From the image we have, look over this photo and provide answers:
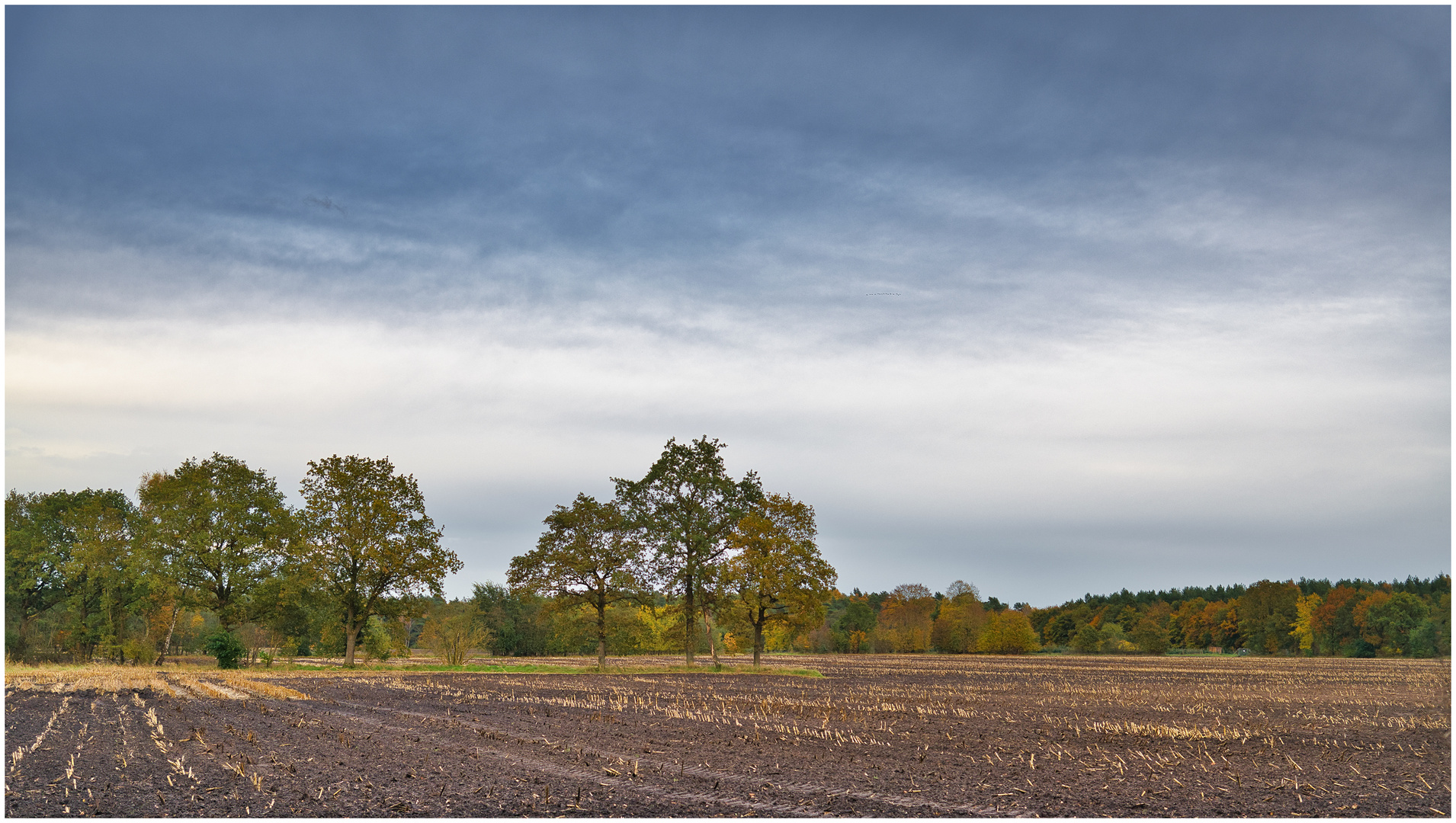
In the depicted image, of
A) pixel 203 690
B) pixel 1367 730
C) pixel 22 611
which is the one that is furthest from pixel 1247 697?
pixel 22 611

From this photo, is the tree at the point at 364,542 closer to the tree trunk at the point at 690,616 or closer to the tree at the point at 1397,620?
the tree trunk at the point at 690,616

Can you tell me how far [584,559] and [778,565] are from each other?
431 inches

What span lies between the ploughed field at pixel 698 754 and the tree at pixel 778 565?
1704 cm

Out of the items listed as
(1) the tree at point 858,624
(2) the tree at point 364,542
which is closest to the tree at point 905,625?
(1) the tree at point 858,624

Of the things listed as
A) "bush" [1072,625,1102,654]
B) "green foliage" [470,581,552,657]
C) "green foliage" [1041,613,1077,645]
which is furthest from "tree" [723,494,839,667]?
"green foliage" [1041,613,1077,645]

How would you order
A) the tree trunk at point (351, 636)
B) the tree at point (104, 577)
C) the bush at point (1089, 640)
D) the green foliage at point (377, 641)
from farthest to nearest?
the bush at point (1089, 640) → the green foliage at point (377, 641) → the tree at point (104, 577) → the tree trunk at point (351, 636)

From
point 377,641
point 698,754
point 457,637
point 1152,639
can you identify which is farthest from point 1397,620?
point 698,754

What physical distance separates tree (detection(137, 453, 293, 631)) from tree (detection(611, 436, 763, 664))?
66.5ft

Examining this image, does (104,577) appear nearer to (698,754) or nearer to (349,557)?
(349,557)

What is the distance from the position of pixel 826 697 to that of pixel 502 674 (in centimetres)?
2223

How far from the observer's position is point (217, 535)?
50688mm

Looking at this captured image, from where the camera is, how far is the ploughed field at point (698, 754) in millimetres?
11789

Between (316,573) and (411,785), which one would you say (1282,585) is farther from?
(411,785)

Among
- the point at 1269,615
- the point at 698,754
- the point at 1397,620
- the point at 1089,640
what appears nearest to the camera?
the point at 698,754
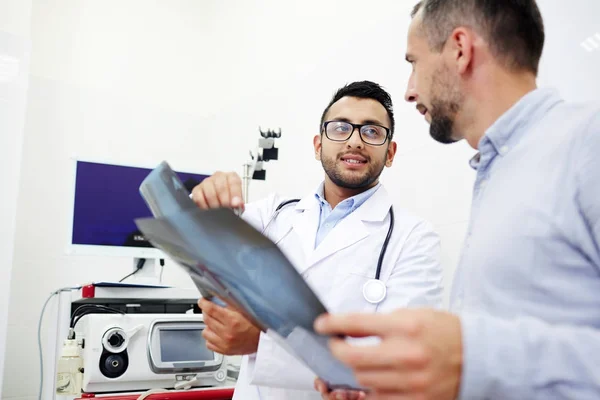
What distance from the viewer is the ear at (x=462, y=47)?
922 mm

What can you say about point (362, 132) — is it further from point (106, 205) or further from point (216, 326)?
point (106, 205)

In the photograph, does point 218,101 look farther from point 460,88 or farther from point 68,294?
point 460,88

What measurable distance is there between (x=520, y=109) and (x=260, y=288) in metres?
0.49

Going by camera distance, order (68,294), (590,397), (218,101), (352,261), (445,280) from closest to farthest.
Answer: (590,397) → (352,261) → (445,280) → (68,294) → (218,101)

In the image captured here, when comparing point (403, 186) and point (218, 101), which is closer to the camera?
point (403, 186)

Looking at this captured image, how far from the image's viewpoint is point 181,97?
11.7 ft

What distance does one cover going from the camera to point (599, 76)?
130cm

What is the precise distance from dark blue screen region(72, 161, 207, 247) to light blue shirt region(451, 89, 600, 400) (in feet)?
5.82

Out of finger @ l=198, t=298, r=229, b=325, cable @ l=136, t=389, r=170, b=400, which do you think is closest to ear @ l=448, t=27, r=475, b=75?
finger @ l=198, t=298, r=229, b=325

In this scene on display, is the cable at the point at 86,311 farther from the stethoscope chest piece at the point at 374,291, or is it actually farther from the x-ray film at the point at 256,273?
the x-ray film at the point at 256,273

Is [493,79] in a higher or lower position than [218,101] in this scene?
lower

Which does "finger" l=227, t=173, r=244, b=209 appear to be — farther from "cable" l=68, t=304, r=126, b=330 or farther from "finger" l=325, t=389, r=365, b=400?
"cable" l=68, t=304, r=126, b=330

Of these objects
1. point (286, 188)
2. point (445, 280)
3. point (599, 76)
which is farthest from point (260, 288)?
point (286, 188)

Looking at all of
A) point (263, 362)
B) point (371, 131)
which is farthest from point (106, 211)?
point (263, 362)
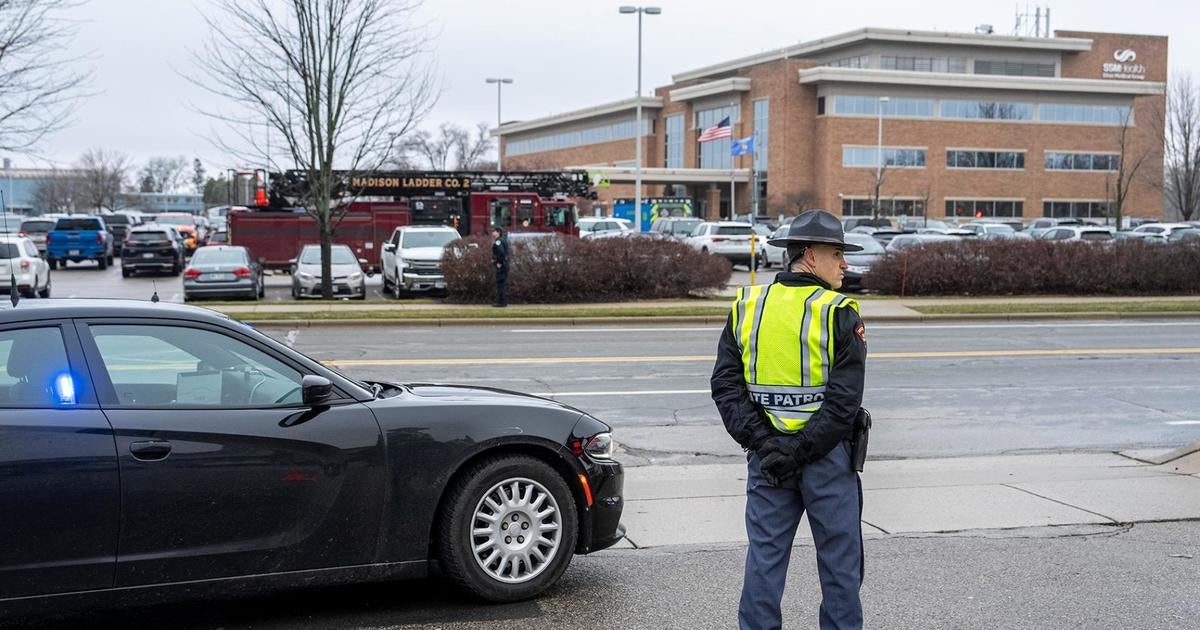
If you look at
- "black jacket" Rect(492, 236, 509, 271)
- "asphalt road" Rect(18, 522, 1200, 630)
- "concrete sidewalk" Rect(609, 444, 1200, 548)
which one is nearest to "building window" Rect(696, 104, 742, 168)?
"black jacket" Rect(492, 236, 509, 271)

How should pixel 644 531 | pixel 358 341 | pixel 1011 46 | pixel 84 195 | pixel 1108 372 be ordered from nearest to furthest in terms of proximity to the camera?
pixel 644 531, pixel 1108 372, pixel 358 341, pixel 1011 46, pixel 84 195

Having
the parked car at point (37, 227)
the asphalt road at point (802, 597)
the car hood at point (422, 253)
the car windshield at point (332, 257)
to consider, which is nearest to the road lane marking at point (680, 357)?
the asphalt road at point (802, 597)

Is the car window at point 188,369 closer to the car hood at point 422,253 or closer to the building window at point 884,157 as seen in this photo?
the car hood at point 422,253

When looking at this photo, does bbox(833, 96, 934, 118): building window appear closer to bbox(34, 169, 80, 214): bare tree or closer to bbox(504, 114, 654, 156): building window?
bbox(504, 114, 654, 156): building window

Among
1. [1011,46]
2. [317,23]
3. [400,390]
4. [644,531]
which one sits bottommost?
[644,531]

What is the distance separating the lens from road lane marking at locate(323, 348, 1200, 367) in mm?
15429

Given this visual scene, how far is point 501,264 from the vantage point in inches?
926

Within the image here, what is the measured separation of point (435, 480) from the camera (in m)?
5.37

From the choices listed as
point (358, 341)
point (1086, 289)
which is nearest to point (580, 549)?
point (358, 341)

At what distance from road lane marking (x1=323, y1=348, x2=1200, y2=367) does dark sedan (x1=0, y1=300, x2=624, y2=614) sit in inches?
376

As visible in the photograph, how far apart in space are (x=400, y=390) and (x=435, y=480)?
0.61 metres

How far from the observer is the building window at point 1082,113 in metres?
88.9

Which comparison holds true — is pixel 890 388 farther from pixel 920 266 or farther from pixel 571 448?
pixel 920 266

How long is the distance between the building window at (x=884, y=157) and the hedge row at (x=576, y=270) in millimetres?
61921
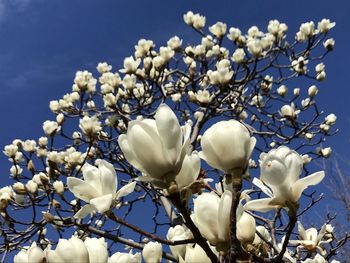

Aim:
Gather every line of the records that contains the string "pixel".

Exercise answer:
A) pixel 203 690
B) pixel 1367 730
C) pixel 22 611
which is the one that is furthest from pixel 1247 697?
pixel 22 611
What span lies between the ploughed field at pixel 698 754 and the tree at pixel 778 565?
What is the distance from the position of pixel 826 697 to that of pixel 502 674 (in centimetres)?
How should pixel 644 531 | pixel 358 341 | pixel 1011 46 | pixel 84 195 | pixel 1108 372 be ordered from nearest to furthest in terms of proximity to the camera?
pixel 644 531, pixel 1108 372, pixel 358 341, pixel 1011 46, pixel 84 195
Which comparison holds true — is pixel 890 388 farther from pixel 920 266 or farther from pixel 571 448?
pixel 920 266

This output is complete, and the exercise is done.